COMMUNIQUE FNEC-FP-FO du 12-12-2013

Les annonces
du ministre
prouvent que les
personnels ont
raison lorsqu’ils
veulent le
maintien de leurs
garanties
statutaires
comme sur
les rythmes
scolaires.

Ce jeudi 12 novembre Vincent Peillon a reçu toutes les fédérations syndicales pour leur annoncer ses
décisions concernant les “chantiers métiers et statuts” après les 6 premiers groupes de travail
concernant les personnels enseignants et les formateurs.

Il a indiqué ne vouloir prendre aucune décision immédiate sur les statuts des personnel en
particulier la réécriture des décrets de 50 et du décret statutaire sur les Professeurs des écoles.

Cela signifie que pour les professeurs des classes préparatoires, il renonce pour l’instant à baisser les
rémunérations et aussi à modifier les obligations de service pour eux comme pour tous les
professeurs du secondaire.

Il a ajouté vouloir poursuivre dès le début janvier la discussion sur les mêmes bases et principes.
Le ministre a déclaré : “Il n’y aura pas de passage en force. Il faut remettre le travail sur le métier.
S’il n’est pas possible de prendre des décisions pour la rentrée 2014, on verra pour 2015”

Il a annoncé pouvoir acter des mesures concernant les directeurs d’école, concernant les RASED,
concernant les formateurs du premier et du second degré et les conseillers pédagogiques en matière
de régime indemnitaire et de décharge de service.

S’agissant des conseillers pédagogiques du premier et du second degré il annonce renoncer à
l’annualisation de leur temps de travail.

Il annonce vouloir poursuivre en janvier la discussion sur l’Education prioritaire sur les bases
initiales, notamment en matière de pondération horaire.

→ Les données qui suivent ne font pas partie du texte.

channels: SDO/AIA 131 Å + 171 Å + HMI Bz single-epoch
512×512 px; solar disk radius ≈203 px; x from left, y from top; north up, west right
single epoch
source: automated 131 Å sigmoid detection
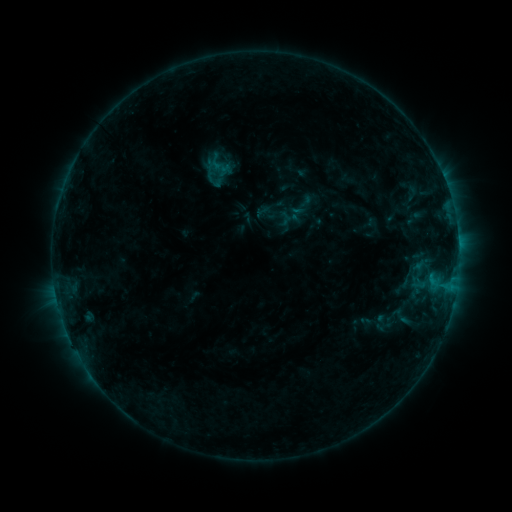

Pour Force Ouvrière il s’agit d’une première prise en compte de la formidable mobilisation des
professeurs de CPGE en grève depuis le 9 décembre et d’une première réponse aux centaines de
prises de position contre les projets du ministre dans les établissements secondaires.

Force Ouvrière a demandé au ministre de ne pas poursuivre les discussions statutaires sur les mêmes
bases et de confirmer que les décrets de 50 et que tous les décrets statutaires seront intacts pour la
prochaine rentrée.

Le ministre a répondu qu’il veut poursuivre sur les mêmes bases et principes mais « sans urgence ni
pression » « pour ne pas déstabiliser les établissements »
Le ministre annonce l’ouverture de
discussions sur les lycées professionnels.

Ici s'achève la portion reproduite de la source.